Pratap Bhanu Mehta, a political scientist at the Centre for Policy Research, along with Delhi University’s Radhika Menon, Nivedita Menon of Jawaharlal Nehru University (JNU), Kanti Prasad Bajpai, Vice-Dean of National University — Singapore, and former JNU professor Rajeev Bhargava, were among the signatories.
“The revisions changing the meaning and saying the opposite of what was intended by the contributors, is the principle of consulting them on changes to be made, or at least consulting the Chief Advisors who piloted this collective effort, and getting their approval. Since there are several substantive revisions of the original texts, making them thereby different books, we find it difficult to claim that these are the books we produced and to associate our names with them,” they further added.
“Well-researched”
“With great regret at this turn of events we, therefore, request you to delete our names, as members of the Textbook Development Committee, from the political science textbooks of NCERT,” say the academics.

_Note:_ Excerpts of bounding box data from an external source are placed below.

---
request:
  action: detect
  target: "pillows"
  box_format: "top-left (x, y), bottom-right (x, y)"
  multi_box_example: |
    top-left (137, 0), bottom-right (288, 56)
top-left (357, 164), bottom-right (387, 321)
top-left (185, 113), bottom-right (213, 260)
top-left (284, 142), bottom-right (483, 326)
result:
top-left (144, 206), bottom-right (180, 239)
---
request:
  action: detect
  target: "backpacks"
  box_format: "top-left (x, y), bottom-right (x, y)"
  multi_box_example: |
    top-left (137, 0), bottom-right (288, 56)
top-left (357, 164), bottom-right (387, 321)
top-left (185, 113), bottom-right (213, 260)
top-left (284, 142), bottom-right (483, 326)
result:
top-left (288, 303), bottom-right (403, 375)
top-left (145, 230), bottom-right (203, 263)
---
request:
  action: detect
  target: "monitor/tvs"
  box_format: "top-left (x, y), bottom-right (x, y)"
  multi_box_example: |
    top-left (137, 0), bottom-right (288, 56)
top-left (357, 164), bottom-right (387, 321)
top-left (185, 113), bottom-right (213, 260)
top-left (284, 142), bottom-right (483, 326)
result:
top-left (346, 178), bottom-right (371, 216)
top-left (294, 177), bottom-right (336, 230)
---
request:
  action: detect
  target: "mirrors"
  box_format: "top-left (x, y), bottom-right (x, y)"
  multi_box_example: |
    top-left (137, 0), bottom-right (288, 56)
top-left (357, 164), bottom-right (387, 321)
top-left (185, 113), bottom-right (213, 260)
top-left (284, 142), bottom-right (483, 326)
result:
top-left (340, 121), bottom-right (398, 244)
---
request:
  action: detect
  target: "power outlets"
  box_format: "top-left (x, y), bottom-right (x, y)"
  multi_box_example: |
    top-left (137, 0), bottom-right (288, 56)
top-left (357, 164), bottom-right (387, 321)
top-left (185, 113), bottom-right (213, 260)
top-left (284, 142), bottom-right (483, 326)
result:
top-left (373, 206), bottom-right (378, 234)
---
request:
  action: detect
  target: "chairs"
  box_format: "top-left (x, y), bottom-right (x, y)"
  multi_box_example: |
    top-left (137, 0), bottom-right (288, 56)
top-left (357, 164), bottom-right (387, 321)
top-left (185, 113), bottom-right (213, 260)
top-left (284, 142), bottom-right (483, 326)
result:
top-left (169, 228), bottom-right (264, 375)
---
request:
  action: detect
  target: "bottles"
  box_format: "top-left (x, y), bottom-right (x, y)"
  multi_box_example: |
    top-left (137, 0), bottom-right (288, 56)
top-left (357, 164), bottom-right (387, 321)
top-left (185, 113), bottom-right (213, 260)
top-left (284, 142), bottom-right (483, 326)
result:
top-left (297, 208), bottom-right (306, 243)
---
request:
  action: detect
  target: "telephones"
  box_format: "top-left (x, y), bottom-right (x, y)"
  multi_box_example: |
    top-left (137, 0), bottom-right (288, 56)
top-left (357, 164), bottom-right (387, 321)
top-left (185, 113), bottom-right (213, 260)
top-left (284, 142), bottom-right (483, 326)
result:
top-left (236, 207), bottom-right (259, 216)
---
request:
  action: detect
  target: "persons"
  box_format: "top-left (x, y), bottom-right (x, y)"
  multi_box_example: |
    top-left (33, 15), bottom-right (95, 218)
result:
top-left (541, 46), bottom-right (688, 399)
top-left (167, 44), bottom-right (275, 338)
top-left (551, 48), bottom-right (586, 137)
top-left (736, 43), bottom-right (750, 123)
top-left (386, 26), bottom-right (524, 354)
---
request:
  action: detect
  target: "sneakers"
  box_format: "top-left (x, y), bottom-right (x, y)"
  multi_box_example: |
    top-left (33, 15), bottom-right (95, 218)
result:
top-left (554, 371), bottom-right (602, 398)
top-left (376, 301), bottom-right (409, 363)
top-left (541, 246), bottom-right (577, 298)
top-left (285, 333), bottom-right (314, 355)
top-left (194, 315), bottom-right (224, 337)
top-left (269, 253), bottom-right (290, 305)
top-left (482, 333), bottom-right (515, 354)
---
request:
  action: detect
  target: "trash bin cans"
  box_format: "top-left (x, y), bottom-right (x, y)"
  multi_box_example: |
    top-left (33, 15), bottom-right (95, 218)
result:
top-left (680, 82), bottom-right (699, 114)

The 33 academicians emphasised in their letter that the textbooks were the result of extensive deliberations and collaborations among political scientists from various perspectives and ideological backgrounds and that they were meant to spread knowledge about the goals of India’s freedom struggle, the aspirations of the Constituent Assembly, the tenets of our constitutional order, the function of leaders and movements, the features of our federal system, and the optimistic and dynamic future of our country.
Texts about Hindu radicals’ attempts to kill Mahatma Gandhi and the ban placed on the Rashtriya Swayamsevak Sangh after his death, were among those removed by the NCERT. The NCERT also removed material last year that was relevant to the Gujarat riots of 2002 and the Mughal reign in India, among other things.